§ **Extract provided**:
——————————
UCTH commends FG over response to Ebola scare

UCTHReopens emergency unit

THE Management of University of Calabar Teaching Hospital (UCTH) has commended the Federal Government for its prompt intervention on the news of alleged Ebola scare just as the Accident and Emergency (A and E) unit of the hospital has been reopened.

On October 7, 2015, the admission and eventual death of a 21-year-old undergraduate of the University of Calabar (UNICAL) had raised Ebola scare in the hospital as nurses and doctors panicked leading to the quarantine of 15 members of staff and eight others for three days.

However, the Federal Government last week released the final report of the last test of a suspected victim’s sample and it was negative.

The Chief Medical Director of UCTH, Dr. Thomas Agan, in a chat with some newsmen in Calabar yesterday said the attention given to the hospital on the alleged outbreak of Ebola is a demonstration of importance the Presidency pays to public health in the country.

He said: “We are delighted at the prompt attention given to the hospital on getting wind of the news and the immediate dispatch of team of experts. This is an indication of importance the Presidency pays to public healthcare delivery. Besides, the maturity with which the Ministry of Health collaborated effectively and harmoniously with the Nigerian Centre for Disease Control (NCDC) and WHO in handling the alleged reported case as well as subsequent decontamination of Accident and Emergency unit of the hospital is worthy of commemoration.”
——————————
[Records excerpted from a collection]
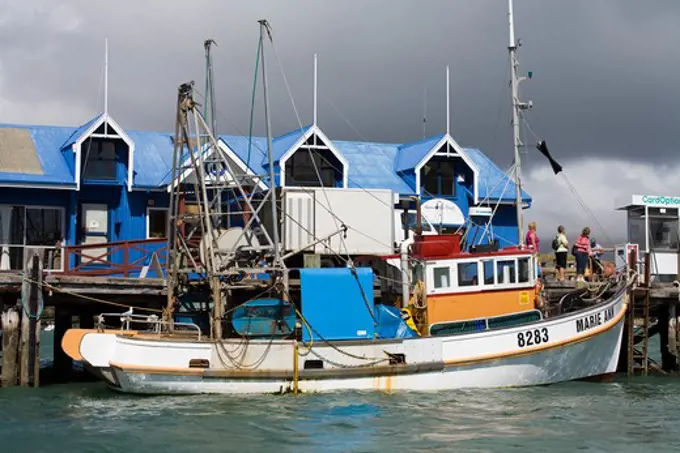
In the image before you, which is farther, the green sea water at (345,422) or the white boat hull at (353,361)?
the white boat hull at (353,361)

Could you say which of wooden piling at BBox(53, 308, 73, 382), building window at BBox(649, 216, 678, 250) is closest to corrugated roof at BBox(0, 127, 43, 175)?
wooden piling at BBox(53, 308, 73, 382)

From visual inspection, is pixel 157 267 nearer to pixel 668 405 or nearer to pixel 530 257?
pixel 530 257

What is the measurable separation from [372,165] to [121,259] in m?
12.7

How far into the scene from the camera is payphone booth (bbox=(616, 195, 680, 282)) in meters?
31.0

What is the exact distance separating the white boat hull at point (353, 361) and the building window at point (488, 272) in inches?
67.6

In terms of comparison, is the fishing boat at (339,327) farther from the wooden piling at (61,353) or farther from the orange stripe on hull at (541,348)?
the wooden piling at (61,353)

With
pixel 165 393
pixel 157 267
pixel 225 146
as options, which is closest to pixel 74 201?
pixel 225 146

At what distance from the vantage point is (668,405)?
21125 mm

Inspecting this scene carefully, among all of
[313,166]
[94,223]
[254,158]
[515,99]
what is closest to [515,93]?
[515,99]

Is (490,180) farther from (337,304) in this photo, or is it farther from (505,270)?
(337,304)

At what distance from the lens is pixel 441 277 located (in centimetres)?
2345

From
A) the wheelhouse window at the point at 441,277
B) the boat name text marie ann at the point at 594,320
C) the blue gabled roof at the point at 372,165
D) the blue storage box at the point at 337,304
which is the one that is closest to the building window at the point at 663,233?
the boat name text marie ann at the point at 594,320

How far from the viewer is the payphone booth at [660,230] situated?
31.0 m

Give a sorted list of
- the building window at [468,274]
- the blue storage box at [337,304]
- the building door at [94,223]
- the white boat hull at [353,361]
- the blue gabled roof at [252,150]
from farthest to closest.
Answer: the blue gabled roof at [252,150]
the building door at [94,223]
the building window at [468,274]
the blue storage box at [337,304]
the white boat hull at [353,361]
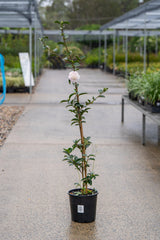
——————————
§ **Tasks and exercises**:
**A)** Answer these from the article on the Ebola scare at UCTH:
(i) How old was the University of Calabar undergraduate whose admission and death raised the scare?
(ii) How many people were quarantined, and for how many days?
(iii) Who is the Chief Medical Director of UCTH?
**B)** Duplicate everything in the article on the Ebola scare at UCTH from "The Chief Medical" down to "in the country.".
**C)** Go on with the article on the Ebola scare at UCTH from the point where it stops.

§ **Exercise answers**:
**A)**
(i) 21 years old
(ii) 15 members of staff and eight others, for three days
(iii) Dr. Thomas Agan

**B)**
The Chief Medical Director of UCTH, Dr. Thomas Agan, in a chat with some newsmen in Calabar yesterday said the attention given to the hospital on the alleged outbreak of Ebola is a demonstration of importance the Presidency pays to public health in the country.

**C)**
Meanwhile, the A and E unit of the hospital has been reopened as the 15 medical members of staff and eight others quarantined or isolated were released on October 10 at the instance of the Chairman, Medical Advisory Committee (CMAC), Dr. Queeneth Kalu. The A and E unit was reopened on October 12 for full medical services after the entire premises and its environment were decontaminated.

The medical personnel, who were isolated but kept inside the building for three days, could not be immediately traced as the hospital management had given them some days off to recover from the shock of the three days trauma in isolation without contact with the outside world except the food the hospital management arranged for them.

Eyewitnesses, who saw when the suspected Ebola patient was admitted and equally saw when the isolated members of staff of the hospital were released, said they were excited to be out as one of them shouted, “God, I thank you it was not Ebola. What would have happened to us?”

One of the eyewitnesses and a member of staff of the hospital said: “One of them is my friend. It was a horrible experience for us. But since it is our work, we had to take it. We missed our families but we thank God it was not Ebola because so many people would have been involved.”